ページ本文:
■ ■ ■ ■
3/21/2015

『世界は一冊の本』

旅に詩集を持っていく。

旅は非日常の連続であるがゆえに、同じ詩であっても読む度に解釈が変わっていく。その変化が楽しい。
以前にインド旅行に持っていった『メメント・モリ』藤原新也はひどく心に刻まれた。今回の相棒は『教科書で覚えた名詩』。国語大嫌い少年でただ念仏のように(と念仏を無用の長物の代表例としては失礼だけれど)音読していた詩歌であったけれど、人生を少しは歩んだ結果だろうか、言葉の美しさ、比喩の優しさを噛み締めて心打たれる。

教科書で習った記憶はないけれど、『世界は一冊の本』という詩に惹かれた。帰国したら長田弘の詩を読み漁りたいと思う。



『世界は一冊の本』長田弘

本を読もう。

もっと本を読もう。

もっともっと本を読もう。


書かれた文字だけがほんではない。

日の光り、星の瞬き、鳥の声、

川の音だって、本なのだ。


ブナの林の静けさも、

ハナミズキの白い花々も、

おおきな孤独なケヤキの木も、本だ。
■ ■ ■ ■
作業の指示:
1) 次の(a)〜(c)がそれぞれ上のページ本文と合っているかどうかを「はい」か「いいえ」で答え、判断の決め手となる本文の言葉をそのまま引用せよ。(a) 今回の旅に持っていった詩集は『メメント・モリ』である。(b) 『世界は一冊の本』は教科書で習った覚えのある詩である。(c) 詩の中では、川の音も本だとされている。
2) 上のページ本文から、「以前にインド旅行に持っていっ」で始まり「しさを噛み締めて心打たれる。」で終わる部分を一字も変えずに書き写せ。

提供された情報:
■ ■ ■ ■
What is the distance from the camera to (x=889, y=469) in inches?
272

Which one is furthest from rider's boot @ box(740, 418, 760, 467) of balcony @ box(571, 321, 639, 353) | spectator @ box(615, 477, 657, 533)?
■ ■ ■ ■
作業の結果:
1)
(a) いいえ。「今回の相棒は『教科書で覚えた名詩』。」
(b) いいえ。「教科書で習った記憶はないけれど」
(c) はい。「川の音だって、本なのだ。」

2)
以前にインド旅行に持っていった『メメント・モリ』藤原新也はひどく心に刻まれた。今回の相棒は『教科書で覚えた名詩』。国語大嫌い少年でただ念仏のように(と念仏を無用の長物の代表例としては失礼だけれど)音読していた詩歌であったけれど、人生を少しは歩んだ結果だろうか、言葉の美しさ、比喩の優しさを噛み締めて心打たれる。